Renewable energy is “a big business” for Citi, according to Mike Curry, head of structured origination and power sales in North America. As such, when the opportunity arose in 2016 to work on what he calls “the next generation of structures” in the space, the team at Citi was more than capable of rising to the challenge.
Working with global insurance company Allianz, Citi executed what its team believes to be a “ground-breaking” proxy swap in the renewable energy sector. The deal was structured so that Allianz assumed the project’s wind-speed risk, providing a fixed revenue stream to the developer. Citi then provided the insurer with a financial power hedge.
The bank was involved in a wide range of structured transactions in 2016, as well as trades with long tenors that hedged large volumes on behalf of a variety of clients in both the producer and consumer segments. The team closed a $300 million physical financing transaction with a US energy company last May, for example. By providing a three-year, 3,800 megawatt (MW) option, Citi was able to match the company’s physical power sales, and realign the timing of its cash inflows and outflows. So far, Citi has completed two such transactions in the US Midwest electricity markets and expects to do more this year.
Finally, Citi completed what it refers to as the largest revenue put in the power markets in 2016, working with a combined cycle generator to bring a $780 million project online. Naveen Arora, head of east power and emissions at Citi, says the project will benefit from rising power prices as a result, and is more attractive from a financing perspective due to the bank’s minimum revenue guarantee.
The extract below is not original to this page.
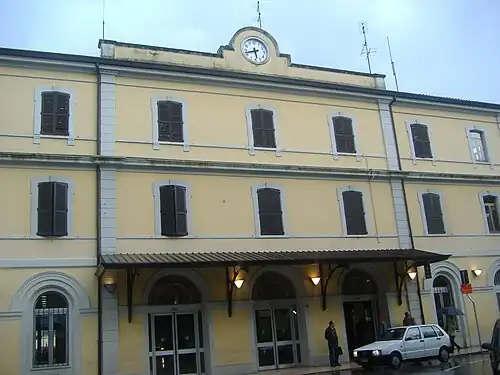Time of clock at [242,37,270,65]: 5:42
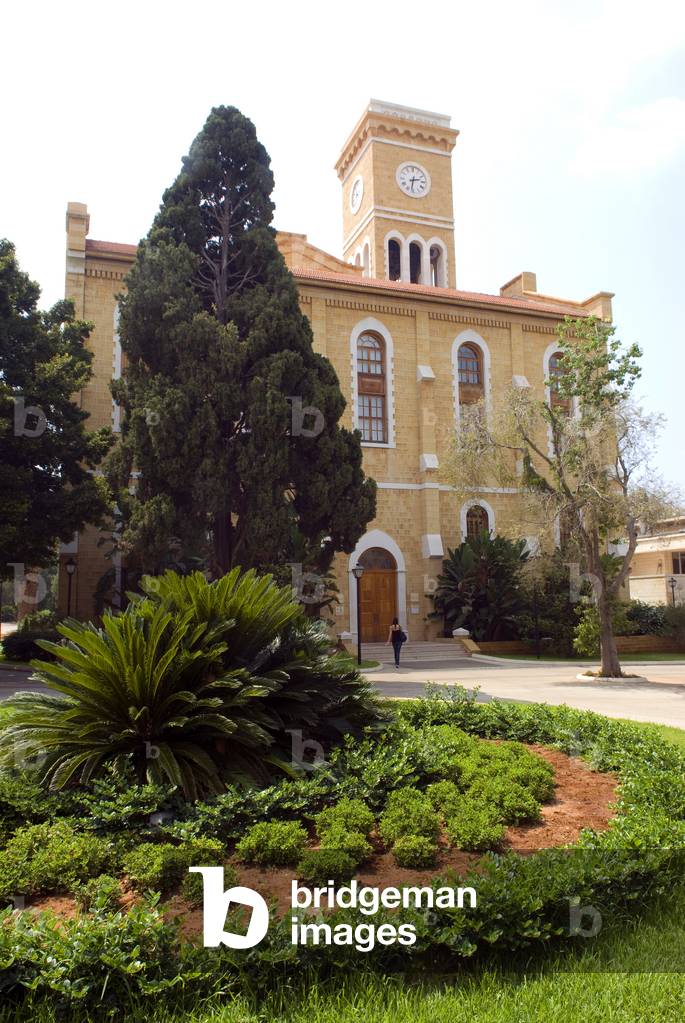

In addition to exotic structures, Citi’s electricity flow sales business has powered through two record-breaking years: volumes hit a new peak of 130 million megawatt hours (MWh) in 2015, only to peak again at 190 million MWh last year.
Highlighting Citi’s ongoing commitment to this space, Donnie Vinson, head of US power sales, says: “In what a lot of market participants would describe as a lower liquidity environment, we have been able to offer our hedging clients liquidity and continue to grow our franchise.” Overall, Citi’s electricity business accounted for 25% of its total revenues in 2016, demonstrating its continued commitment to the power markets in recent years.